Essa, talvez, seja a principal discussão levada pelo filme. A dificuldade (que, parece, existe até mesmo na Bahia) em se aceitar o candomblé como uma religião e não como um exotismo de base popular. E o candomblé aparece com sua faceta democrática, avessa ao proselitismo, aberta ao outro. É o lado mais bonito do filme. Ao lado de belos momentos de filmagem que mostram um Pola inspirado, colocando em prática seus mais 30 anos dedicados ao cinema (em cerca de 40 curtas-metragens), embora este seja seu primeiro longa-metragem.

Nem tudo funciona tão bem. Alguns diálogos parecem didáticos demais, como se a narrativa parasse e fizesse um parêntese para deixar claras as coisas para o espectador. Atravanca o andamento e às vezes corta o barato, se a expressão for permissível neste caso. Em outras sequências é o elenco que parece apresentar desníveis de interpretação. Por fim, falta ao conjunto a pulsão que se nota em alguns momentos isolados.
+ + +
O que fazer>
#1 Segundo a crítica do filme sobre o candomblé, quantos curtas-metragens Pola fez?
#2 Dê continuidade à crítica do filme sobre o candomblé, começando logo depois da última frase.

Registros>
+ + +
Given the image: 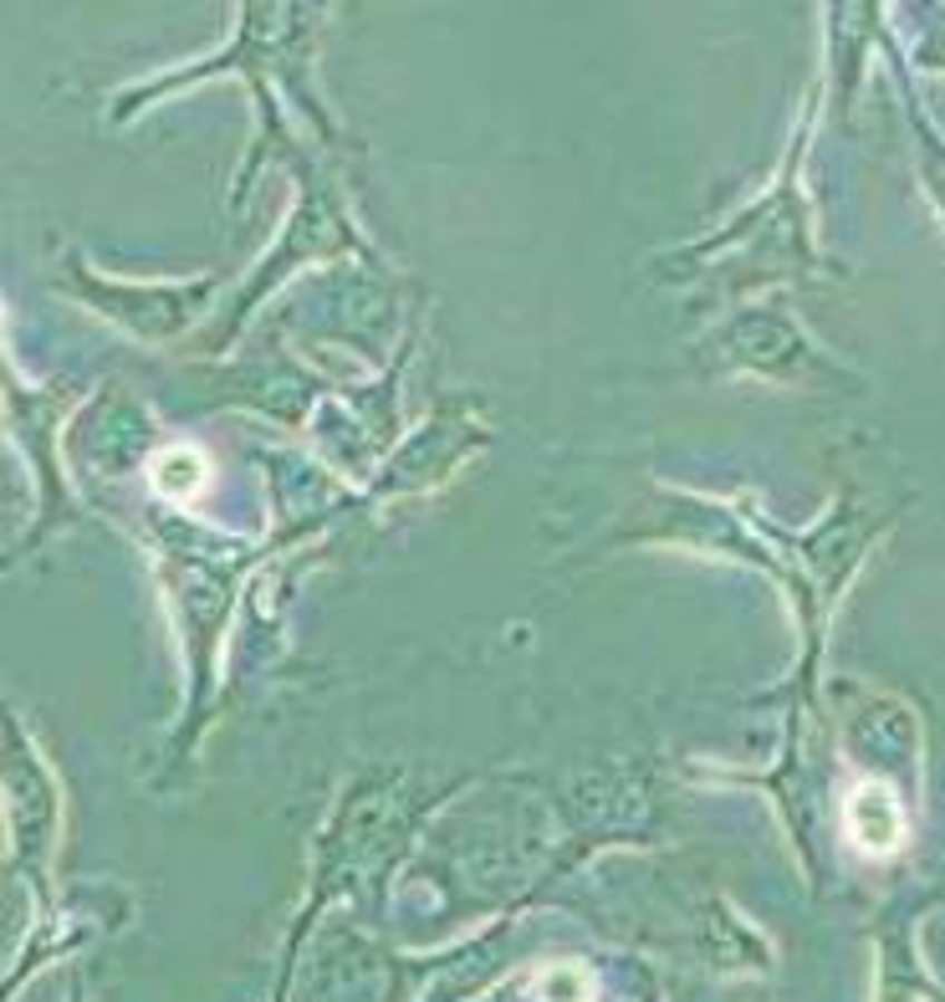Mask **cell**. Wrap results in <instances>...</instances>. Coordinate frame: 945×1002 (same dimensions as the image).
+ + +
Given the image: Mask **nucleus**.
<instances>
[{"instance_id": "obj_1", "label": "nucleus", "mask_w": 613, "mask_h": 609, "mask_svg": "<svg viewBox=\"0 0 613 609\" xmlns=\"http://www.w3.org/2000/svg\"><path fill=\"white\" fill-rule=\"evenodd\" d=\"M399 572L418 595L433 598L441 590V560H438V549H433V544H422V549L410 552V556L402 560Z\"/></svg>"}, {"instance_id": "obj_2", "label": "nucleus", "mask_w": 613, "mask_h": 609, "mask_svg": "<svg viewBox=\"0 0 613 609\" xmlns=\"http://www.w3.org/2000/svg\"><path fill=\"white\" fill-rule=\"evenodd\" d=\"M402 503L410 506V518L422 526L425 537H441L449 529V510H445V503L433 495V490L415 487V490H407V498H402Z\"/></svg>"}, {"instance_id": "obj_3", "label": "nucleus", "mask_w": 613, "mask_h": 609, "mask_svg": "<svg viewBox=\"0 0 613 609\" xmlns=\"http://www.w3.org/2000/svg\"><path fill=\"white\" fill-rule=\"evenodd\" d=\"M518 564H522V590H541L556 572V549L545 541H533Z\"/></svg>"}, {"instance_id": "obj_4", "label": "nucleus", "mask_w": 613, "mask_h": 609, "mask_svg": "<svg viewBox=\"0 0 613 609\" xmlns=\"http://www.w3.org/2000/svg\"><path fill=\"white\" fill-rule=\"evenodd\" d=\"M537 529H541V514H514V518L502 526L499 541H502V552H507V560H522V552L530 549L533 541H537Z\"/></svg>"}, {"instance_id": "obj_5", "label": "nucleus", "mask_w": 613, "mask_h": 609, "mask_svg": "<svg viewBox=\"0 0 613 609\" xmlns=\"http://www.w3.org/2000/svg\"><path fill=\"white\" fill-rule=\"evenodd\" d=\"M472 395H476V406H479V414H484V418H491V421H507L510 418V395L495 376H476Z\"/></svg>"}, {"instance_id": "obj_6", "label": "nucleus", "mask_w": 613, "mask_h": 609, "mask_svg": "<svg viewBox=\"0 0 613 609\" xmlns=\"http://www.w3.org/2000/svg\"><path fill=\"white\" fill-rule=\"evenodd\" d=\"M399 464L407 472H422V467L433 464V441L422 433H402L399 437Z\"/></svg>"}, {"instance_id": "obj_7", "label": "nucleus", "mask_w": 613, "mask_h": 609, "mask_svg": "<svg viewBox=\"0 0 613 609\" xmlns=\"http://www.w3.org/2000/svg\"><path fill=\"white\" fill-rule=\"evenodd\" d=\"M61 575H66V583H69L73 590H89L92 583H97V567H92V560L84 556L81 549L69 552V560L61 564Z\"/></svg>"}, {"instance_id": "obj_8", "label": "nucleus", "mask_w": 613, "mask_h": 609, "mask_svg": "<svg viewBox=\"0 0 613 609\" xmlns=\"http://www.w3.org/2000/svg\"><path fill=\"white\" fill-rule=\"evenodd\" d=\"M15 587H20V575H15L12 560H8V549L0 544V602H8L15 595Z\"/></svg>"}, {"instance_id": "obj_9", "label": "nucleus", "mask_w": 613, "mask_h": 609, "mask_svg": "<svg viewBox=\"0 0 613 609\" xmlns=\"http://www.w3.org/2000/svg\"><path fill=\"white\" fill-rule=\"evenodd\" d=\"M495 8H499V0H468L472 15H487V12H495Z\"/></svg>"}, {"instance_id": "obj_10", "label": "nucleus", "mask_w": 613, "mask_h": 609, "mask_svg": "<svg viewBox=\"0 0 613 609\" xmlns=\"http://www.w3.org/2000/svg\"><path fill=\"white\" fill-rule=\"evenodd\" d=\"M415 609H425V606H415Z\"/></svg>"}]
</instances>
+ + +
Em resposta>
#1 Cerca de 40 curtas-metragens.

#2
Apesar desses reparos, sobra a O Jardim das Folhas Sagradas o frescor que não se vê em produções mais quadradinhas.Quer dizer, sem erros mas também sem qualquer acerto. Jardim tem seus altos e baixos. É irregular; no entanto produz alguns momentos de pura poesia cinematográfica, inclusive em seu desfecho, aberto, ambíguo e que, de certa forma, nega o didatismo que se viu nas partes mais fracas do filme. O fato de ser a estreia em longas de um diretor maduro, e que o projeto tenha levado mais de onze anos para se concretizar, explica (mas não desculpa) o desejo de colocar tudo no mesmo saco, como se não houvesse futuro. A inspiração inicial do filme o resgata dessa ansiedade. E fica-se esperando por uma produção baiana com certa continuidade para que a angústia de colocar tudo em um único filme seja esquecida e exorcizada. Num ritual propício. Axé.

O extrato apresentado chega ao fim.